▸ **Problem to work on**: Take the line that contains "Unfold the pre-assembled steel frame" as the first line and the last line of the records as the end. Please set down everything in that range exactly.

Start of Block

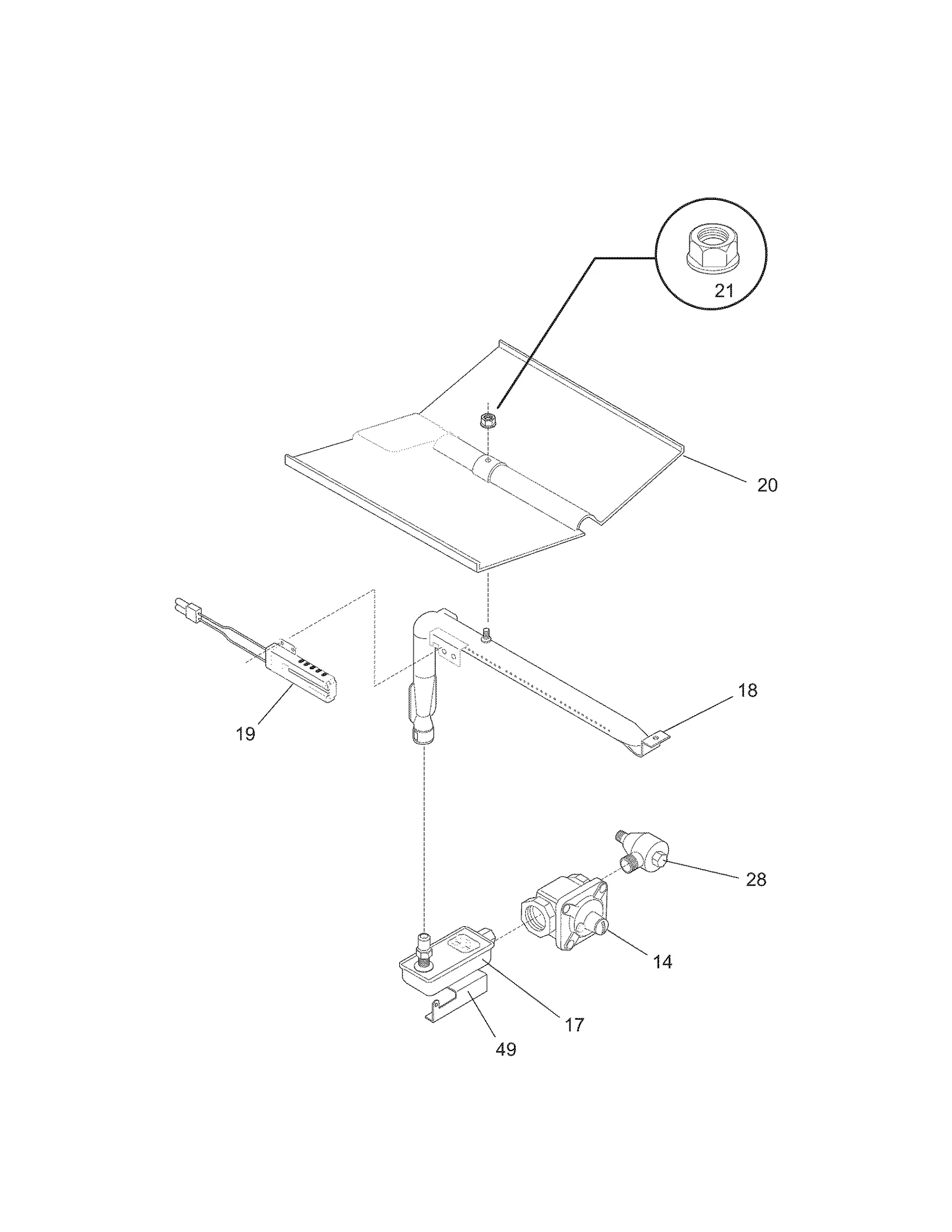 21

20

18

19

28

14

17

49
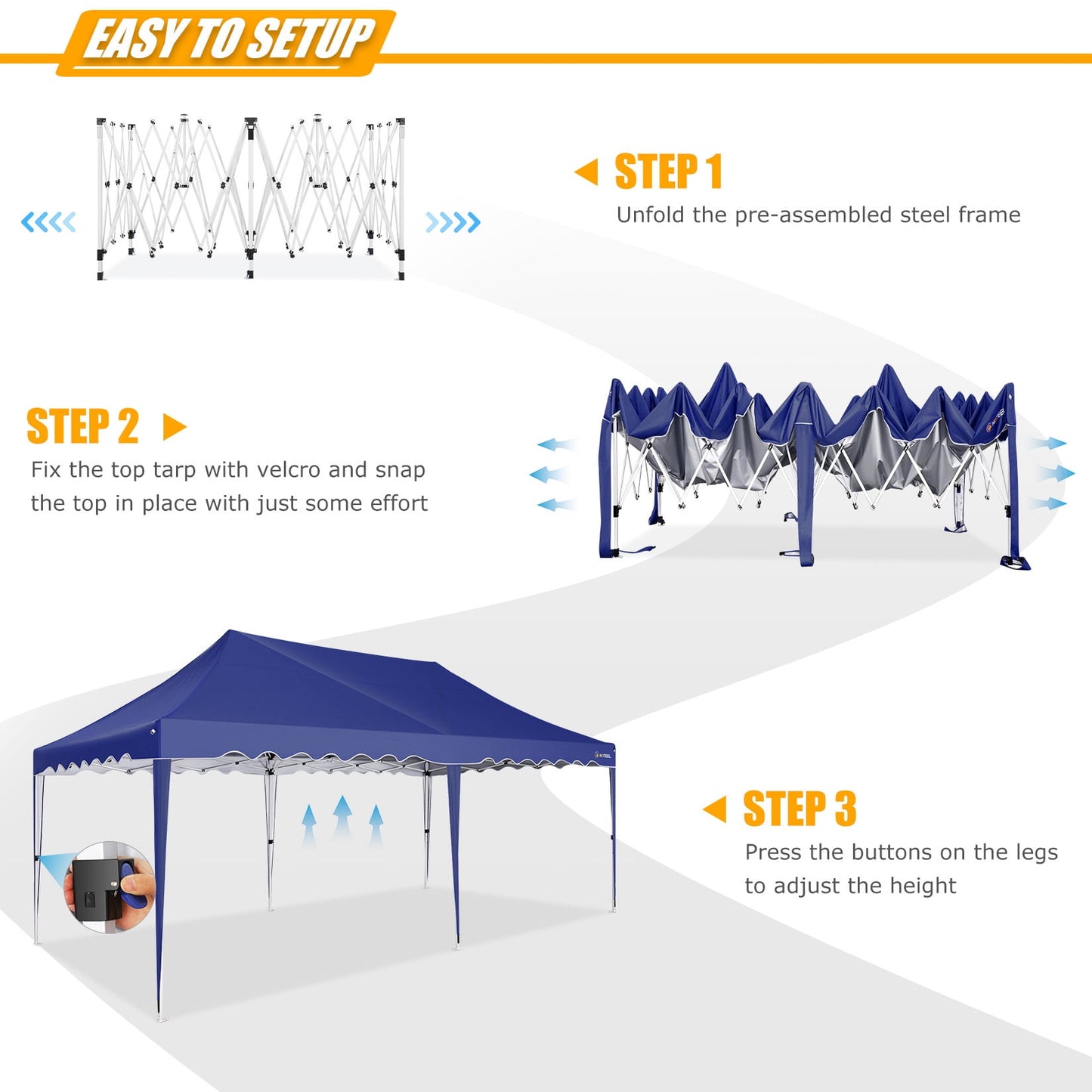 EASY TO SETUP

STEP 1
Unfold the pre-assembled steel frame

STEP 2
Fix the top tarp with velcro and snap the top in place with just some effort

STEP 3
Press the buttons on the legs to adjust the height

End of Block

▸ **Task answer**:
Unfold the pre-assembled steel frame

STEP 2
Fix the top tarp with velcro and snap the top in place with just some effort

STEP 3
Press the buttons on the legs to adjust the height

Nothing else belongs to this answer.